Various Philadelphia organizations, including The Enterprise Center, The Merchants Fund and The Food Trust are joining forces to promote the struggling local business West Phillie Produce with a Carrotmob on October 21, just a few short blocks east of the 63rd St. Station on the Market-Frankford line.
“It builds community and small businesses. It is a brilliant idea that can be modified to fit any environment, in Prague and in West Philly,” says Patricia Blakely, executive director at The Merchants Fund and the event’s organizer. “And it’s not just a fringe-y hipster movement, but a bold move that puts small businesses at the center of discussion.”
Recognizing the Carrotmob’s power to forward this “buy local” approach, The Enterprise Center saw West Phillie Produce as a great fit. The business sells fresh food and produce, and employs various members of the community in the process.
“In Philly, especially, there’s a huge interest in fresh food,” says Andy Toy, director of the Retail Resource Network with The Enterprise Center. “What we’re trying to do is change neighborhood habits to buy fresh produce, to give it a good name in the community.”
Blakely agrees, especially since promoting the “buy local” message can be difficult.
“We went to get ‘buy local’ into the DNA of everyday culture,” she says. “We want to show that it’s not just an idea for intellectuals but rather for everybody.”

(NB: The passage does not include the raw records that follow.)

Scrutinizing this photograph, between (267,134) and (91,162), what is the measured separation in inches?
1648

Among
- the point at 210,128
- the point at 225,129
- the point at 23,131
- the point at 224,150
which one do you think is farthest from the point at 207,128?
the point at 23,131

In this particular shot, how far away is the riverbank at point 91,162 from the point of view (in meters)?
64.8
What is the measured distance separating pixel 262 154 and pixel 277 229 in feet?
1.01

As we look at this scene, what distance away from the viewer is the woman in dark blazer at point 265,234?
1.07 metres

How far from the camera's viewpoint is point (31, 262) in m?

What Blakely, Toy and others hope is that the Carrotmob will increase awareness for West Phillie Produce and in turn, make it a distribution center for fresh produce to other stores in the area. Furthermore, buying from West Phillie Produce isn’t just supporting healthier eating, but also a local entrepreneur, the store’s owner Arnett Woodall.
“[Woodall] is a role model for young people who want to be entrepreneurs, especially in the African-American community,” says Toy.
Woodall took a risk in opening West Phillie Produce and with help from Carrotmob his business can hopefully become the face of healthier and more environmentally friendly community.